- [Source passage]

--- START ---

Sixty second interview with Jo Maybin, health policy researcher at the King’s Fund

Spending by primary care trusts across England on mental health and other services varies sharply, new research by health think-tank the King’s Fund revealed last week.

What services are primary care trusts spending money on?
In 2004/05 the government’s three main priority areas for the NHS – mental health, cancer and heart disease – consumed the largest shares of spending by primary care trusts. Mental health services received the biggest spend at just over £7 billion – eleven per cent of PCT spending. (PCTs are in charge of spending 80 per cent of the NHS budget in England, around £58 billion).
Does spending vary between different PCTs?
Yes, there is considerable variation in the amount spent by primary care trusts on different diseases. Spending per head on mental health varies seven-fold.

Of course PCT spending is not wholly determined by PCTs themselves; it will in large part be a reflection of the individual decisions taken everyday by healthcare professionals.

Does spending vary due to differences in the local population’s health and varying costs?
A significant degree of the variation in PCT spending patterns can be explained by differences in local health needs, the age of the population and varying costs of providing services in different parts of the country.

--- END ---

- [Raw data]
--- START ---

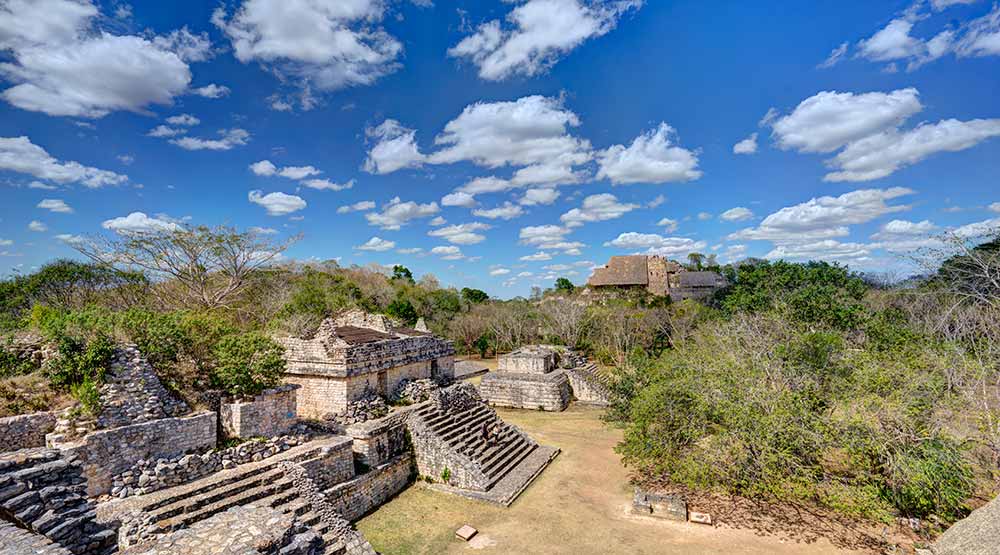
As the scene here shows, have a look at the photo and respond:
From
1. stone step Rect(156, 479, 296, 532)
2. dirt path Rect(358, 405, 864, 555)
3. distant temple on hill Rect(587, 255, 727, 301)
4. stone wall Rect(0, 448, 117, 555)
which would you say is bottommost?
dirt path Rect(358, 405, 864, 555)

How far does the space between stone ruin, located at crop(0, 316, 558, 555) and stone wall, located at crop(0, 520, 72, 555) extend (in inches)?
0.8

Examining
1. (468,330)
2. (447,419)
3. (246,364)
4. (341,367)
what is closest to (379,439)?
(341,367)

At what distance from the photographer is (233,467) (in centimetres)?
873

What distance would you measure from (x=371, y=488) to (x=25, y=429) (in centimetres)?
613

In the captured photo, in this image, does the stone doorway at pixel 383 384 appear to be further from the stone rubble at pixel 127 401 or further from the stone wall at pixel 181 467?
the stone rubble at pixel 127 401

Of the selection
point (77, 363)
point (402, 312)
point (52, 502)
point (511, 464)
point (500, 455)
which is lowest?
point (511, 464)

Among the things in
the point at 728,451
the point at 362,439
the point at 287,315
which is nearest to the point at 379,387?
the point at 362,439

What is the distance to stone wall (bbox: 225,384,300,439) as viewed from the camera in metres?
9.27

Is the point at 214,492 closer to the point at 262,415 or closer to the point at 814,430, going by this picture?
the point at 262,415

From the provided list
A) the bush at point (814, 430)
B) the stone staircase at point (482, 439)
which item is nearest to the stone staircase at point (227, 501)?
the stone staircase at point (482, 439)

--- END ---
--- START ---

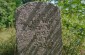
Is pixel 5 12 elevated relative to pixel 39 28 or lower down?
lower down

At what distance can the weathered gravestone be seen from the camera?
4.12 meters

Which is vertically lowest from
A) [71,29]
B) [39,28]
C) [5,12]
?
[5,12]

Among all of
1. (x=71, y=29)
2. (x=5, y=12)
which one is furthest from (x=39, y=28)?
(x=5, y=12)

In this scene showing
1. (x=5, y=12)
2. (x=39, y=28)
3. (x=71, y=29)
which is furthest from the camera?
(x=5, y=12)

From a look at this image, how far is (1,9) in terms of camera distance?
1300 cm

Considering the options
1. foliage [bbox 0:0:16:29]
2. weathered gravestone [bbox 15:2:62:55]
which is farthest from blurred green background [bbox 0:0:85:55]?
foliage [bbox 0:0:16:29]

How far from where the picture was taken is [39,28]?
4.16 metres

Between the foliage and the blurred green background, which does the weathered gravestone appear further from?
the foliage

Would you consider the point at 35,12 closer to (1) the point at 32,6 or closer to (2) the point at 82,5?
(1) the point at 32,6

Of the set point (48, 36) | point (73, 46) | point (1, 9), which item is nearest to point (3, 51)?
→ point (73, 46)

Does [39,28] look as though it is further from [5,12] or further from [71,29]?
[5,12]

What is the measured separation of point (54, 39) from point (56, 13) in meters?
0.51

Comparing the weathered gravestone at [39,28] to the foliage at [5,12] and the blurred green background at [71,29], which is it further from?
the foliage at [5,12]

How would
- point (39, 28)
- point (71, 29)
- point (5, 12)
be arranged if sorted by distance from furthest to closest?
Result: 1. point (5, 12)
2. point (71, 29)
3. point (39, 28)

--- END ---
--- START ---

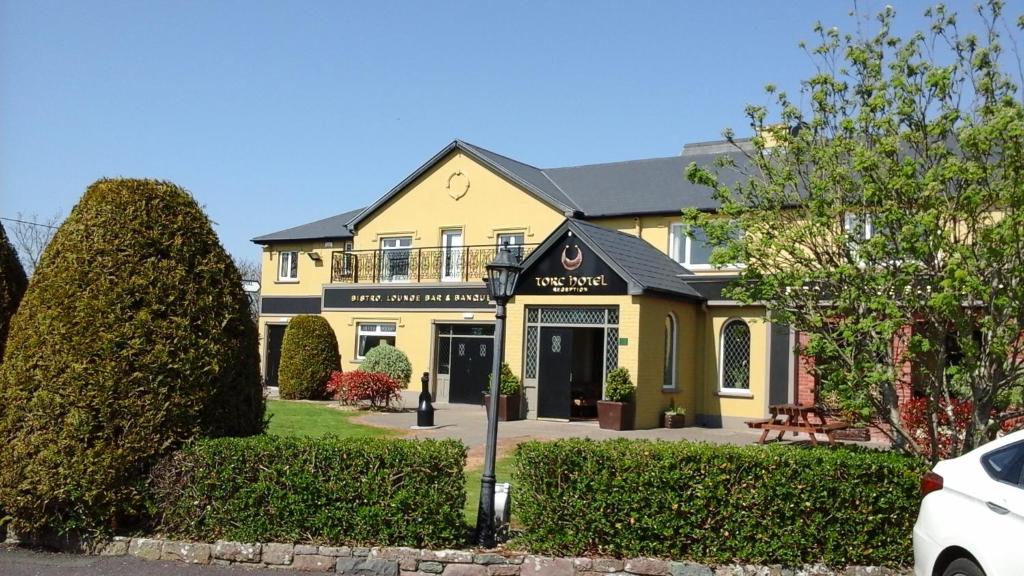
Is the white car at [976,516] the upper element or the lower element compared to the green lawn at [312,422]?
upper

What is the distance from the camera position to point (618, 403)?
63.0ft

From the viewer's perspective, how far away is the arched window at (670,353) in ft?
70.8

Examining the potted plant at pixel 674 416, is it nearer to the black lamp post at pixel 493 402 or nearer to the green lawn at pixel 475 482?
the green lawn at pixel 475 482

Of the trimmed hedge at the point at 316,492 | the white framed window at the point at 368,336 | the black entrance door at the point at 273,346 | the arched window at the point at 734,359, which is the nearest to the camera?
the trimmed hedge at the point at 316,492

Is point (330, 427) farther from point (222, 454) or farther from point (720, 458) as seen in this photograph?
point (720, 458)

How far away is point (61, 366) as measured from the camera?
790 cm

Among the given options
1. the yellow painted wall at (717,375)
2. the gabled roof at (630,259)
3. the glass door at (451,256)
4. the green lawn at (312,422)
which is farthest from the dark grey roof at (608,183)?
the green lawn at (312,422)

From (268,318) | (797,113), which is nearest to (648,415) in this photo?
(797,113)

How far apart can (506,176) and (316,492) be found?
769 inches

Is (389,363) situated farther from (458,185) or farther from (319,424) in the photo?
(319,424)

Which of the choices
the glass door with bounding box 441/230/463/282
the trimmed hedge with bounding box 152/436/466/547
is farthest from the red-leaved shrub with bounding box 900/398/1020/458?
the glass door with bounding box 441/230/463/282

--- END ---

- [Instructions for the task] Rewrite the interview from "Yes, there is" to "health varies seven-fold.", putting "marked" in place of "considerable". The records have no connection to the interview above.

- [Finished task]
Yes, there is marked variation in the amount spent by primary care trusts on different diseases. Spending per head on mental health varies seven-fold.